The sailboat painting was Gertrudes' ninth in about 40 minutes on Sunday. She signed it "Joseph, To Love."

"He knows things I don't know," she has said of Turner. "He does things I don't understand."

After the session, Gertrudes asked for a show of hands of the people who "believe in the spiritual world."

About half responded, if rather tentatively.

Norman Parish, owner of the gallery who'd rented his space to Gertrudes for the event, had his doubts about it all, though he wasn't willing to dismiss it completely.

"We have no way of knowing," he said. "It's a mystery to everyone."

Mystery or not, Gertrudes was able to auction nine of her paintings Sunday afternoon for prices ranging from $50 to $185. The money, she says, helps finance a 14-classroom art school for children in her home town. The school -- a suggestion of the spirits -- is already under construction.

Gertrudes had pictures of the school hanging up in the gallery.

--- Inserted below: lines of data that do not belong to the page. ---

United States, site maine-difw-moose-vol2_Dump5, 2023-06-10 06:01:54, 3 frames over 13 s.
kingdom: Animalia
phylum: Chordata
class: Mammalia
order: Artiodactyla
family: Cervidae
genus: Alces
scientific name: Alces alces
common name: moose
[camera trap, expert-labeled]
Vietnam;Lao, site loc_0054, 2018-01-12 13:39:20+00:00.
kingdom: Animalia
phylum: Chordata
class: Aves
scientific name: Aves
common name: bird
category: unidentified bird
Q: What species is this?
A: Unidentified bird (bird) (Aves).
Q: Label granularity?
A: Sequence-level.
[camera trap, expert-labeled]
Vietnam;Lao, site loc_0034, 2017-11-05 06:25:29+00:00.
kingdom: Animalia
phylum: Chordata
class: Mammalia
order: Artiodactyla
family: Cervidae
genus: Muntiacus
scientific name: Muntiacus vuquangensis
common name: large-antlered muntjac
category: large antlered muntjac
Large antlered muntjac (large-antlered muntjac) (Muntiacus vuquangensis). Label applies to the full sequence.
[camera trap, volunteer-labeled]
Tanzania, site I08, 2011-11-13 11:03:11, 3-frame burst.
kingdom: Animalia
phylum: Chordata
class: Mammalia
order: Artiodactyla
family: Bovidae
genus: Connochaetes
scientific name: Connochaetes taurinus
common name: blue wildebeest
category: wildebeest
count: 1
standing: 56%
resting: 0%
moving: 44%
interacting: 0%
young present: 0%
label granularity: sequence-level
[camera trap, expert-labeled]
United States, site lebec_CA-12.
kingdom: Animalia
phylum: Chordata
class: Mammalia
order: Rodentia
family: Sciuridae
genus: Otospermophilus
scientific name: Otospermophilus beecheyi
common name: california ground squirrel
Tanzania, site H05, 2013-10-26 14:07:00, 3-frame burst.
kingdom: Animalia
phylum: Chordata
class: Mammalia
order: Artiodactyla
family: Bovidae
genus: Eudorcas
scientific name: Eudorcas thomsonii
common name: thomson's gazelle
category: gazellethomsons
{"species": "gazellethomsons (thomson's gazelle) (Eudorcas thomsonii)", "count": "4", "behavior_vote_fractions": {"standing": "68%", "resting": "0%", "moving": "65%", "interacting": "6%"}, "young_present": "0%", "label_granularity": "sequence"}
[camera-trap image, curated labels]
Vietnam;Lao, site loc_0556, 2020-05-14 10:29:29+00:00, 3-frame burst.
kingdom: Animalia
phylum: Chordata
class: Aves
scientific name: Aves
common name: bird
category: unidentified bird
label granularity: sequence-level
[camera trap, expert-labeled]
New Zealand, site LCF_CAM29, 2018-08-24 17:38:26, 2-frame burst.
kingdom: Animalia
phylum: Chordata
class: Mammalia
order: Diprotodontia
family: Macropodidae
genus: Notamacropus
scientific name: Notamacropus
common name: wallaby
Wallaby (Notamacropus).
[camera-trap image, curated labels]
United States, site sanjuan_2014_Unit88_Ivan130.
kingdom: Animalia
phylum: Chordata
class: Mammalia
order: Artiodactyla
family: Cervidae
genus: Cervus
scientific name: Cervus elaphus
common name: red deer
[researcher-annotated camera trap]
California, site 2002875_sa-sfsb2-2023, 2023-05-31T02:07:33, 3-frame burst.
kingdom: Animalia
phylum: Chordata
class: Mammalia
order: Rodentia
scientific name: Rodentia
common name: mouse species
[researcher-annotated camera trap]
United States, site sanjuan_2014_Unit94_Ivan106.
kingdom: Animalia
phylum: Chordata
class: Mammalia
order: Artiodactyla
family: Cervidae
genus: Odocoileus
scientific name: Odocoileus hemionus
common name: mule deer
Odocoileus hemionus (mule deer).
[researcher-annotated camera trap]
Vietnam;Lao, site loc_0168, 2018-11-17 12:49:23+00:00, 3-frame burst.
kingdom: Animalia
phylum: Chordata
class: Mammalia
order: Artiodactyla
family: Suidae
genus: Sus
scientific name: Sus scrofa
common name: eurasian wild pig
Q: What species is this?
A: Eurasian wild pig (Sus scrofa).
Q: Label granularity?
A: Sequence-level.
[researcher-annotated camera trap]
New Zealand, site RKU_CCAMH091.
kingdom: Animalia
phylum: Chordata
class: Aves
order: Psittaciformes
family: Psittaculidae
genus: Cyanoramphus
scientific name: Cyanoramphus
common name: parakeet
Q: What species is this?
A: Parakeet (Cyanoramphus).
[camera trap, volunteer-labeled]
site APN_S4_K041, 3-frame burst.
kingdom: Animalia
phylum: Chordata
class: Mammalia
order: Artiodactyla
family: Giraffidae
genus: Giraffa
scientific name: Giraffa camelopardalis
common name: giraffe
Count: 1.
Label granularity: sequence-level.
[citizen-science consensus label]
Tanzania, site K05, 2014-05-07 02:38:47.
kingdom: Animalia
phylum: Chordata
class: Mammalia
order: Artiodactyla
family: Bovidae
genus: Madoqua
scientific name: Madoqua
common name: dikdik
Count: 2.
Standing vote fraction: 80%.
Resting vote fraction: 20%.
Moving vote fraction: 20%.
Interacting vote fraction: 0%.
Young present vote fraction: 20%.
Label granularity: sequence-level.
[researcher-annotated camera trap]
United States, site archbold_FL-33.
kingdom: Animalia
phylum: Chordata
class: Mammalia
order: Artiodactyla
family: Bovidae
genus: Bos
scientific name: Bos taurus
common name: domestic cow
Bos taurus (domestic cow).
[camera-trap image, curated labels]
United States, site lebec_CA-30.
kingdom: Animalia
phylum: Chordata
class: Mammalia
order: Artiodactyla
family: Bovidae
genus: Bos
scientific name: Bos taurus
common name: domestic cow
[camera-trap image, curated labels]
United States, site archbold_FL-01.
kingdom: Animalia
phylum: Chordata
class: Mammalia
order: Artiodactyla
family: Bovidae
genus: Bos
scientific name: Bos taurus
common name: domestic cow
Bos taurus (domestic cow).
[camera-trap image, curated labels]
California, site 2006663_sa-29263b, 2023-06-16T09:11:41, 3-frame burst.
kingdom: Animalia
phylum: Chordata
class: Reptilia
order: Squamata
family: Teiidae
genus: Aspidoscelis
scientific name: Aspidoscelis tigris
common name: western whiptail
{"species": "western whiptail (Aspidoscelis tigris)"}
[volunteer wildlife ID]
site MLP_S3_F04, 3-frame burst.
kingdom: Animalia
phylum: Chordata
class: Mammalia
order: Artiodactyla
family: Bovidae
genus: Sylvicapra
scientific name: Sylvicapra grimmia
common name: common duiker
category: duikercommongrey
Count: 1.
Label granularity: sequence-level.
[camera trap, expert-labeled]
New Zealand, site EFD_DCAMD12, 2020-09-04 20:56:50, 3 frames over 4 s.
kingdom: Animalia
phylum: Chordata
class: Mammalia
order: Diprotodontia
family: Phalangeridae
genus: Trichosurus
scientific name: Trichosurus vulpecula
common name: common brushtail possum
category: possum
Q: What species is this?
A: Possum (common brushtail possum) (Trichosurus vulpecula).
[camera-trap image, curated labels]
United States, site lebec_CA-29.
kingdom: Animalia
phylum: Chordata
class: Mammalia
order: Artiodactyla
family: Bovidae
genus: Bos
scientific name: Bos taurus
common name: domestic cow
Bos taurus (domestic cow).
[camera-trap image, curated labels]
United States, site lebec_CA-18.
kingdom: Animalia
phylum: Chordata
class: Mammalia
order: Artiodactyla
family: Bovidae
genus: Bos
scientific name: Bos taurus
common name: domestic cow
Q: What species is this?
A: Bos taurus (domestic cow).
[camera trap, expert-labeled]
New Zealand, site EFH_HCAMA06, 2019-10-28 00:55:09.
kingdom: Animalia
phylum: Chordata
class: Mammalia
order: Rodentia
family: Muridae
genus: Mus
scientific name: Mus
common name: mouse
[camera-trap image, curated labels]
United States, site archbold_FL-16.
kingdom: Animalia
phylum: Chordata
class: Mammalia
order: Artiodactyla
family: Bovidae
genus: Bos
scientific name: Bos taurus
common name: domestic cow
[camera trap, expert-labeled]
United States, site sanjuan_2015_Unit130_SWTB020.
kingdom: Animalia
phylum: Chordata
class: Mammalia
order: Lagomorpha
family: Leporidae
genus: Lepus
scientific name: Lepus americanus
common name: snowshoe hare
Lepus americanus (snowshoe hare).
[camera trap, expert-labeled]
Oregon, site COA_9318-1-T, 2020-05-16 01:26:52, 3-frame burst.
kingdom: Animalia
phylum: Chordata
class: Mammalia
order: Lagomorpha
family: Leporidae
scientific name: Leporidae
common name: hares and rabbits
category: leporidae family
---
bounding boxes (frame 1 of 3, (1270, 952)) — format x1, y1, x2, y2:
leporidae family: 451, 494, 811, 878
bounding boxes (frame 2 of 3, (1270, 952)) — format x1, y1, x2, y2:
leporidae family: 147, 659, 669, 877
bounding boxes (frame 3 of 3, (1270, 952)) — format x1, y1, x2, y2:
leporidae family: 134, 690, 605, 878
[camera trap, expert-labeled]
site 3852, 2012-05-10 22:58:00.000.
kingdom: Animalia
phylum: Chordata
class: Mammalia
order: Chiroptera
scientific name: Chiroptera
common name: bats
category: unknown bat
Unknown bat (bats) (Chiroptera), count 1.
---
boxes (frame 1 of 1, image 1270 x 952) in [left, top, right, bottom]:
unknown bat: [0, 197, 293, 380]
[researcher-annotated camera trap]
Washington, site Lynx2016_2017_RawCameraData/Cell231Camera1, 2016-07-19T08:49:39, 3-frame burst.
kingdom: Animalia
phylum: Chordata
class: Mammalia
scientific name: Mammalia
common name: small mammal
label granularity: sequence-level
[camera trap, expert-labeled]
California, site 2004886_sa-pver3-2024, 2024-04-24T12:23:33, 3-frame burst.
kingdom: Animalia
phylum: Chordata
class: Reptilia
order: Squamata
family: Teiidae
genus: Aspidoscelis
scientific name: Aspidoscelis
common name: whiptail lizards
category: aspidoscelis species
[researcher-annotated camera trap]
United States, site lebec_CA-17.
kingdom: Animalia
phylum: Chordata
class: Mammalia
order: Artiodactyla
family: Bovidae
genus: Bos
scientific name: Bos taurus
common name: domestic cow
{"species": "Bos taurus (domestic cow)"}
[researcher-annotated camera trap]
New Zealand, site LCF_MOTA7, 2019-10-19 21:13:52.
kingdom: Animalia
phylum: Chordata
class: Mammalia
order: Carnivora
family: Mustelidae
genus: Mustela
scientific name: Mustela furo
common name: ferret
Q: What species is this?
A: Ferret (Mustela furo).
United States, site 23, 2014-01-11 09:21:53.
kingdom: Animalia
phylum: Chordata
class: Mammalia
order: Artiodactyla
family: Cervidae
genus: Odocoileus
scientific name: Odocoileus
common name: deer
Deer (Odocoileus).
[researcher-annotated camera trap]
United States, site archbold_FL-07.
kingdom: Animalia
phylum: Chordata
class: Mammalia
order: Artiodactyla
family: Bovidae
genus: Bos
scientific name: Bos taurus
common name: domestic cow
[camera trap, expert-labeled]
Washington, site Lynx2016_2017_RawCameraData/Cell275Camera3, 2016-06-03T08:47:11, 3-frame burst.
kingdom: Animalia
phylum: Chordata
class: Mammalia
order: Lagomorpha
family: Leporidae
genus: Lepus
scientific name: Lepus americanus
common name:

Gertrudes may be a communicating vessel for this dead painters' society, but she's not trying to pass off her finger paintings as their originals. A sticker on the back of each canvas states her name, the date, and the time it took to paint.

D.C. resident Afiya Graham, who meditates regularly and has studied spirituality, was one of the true believers at the gallery. So much a believer that it didn't matter when Gertrudes said that Joseph signs "To Love" when the painting is meant for one person in particular and that there was a good chance that particular person wasn't in the room.

"Those are my colors," Graham told a friend when she saw the mauve and white melding into sailboats.

"Somehow I feel this is especially for me," she said, writing out a check for $185.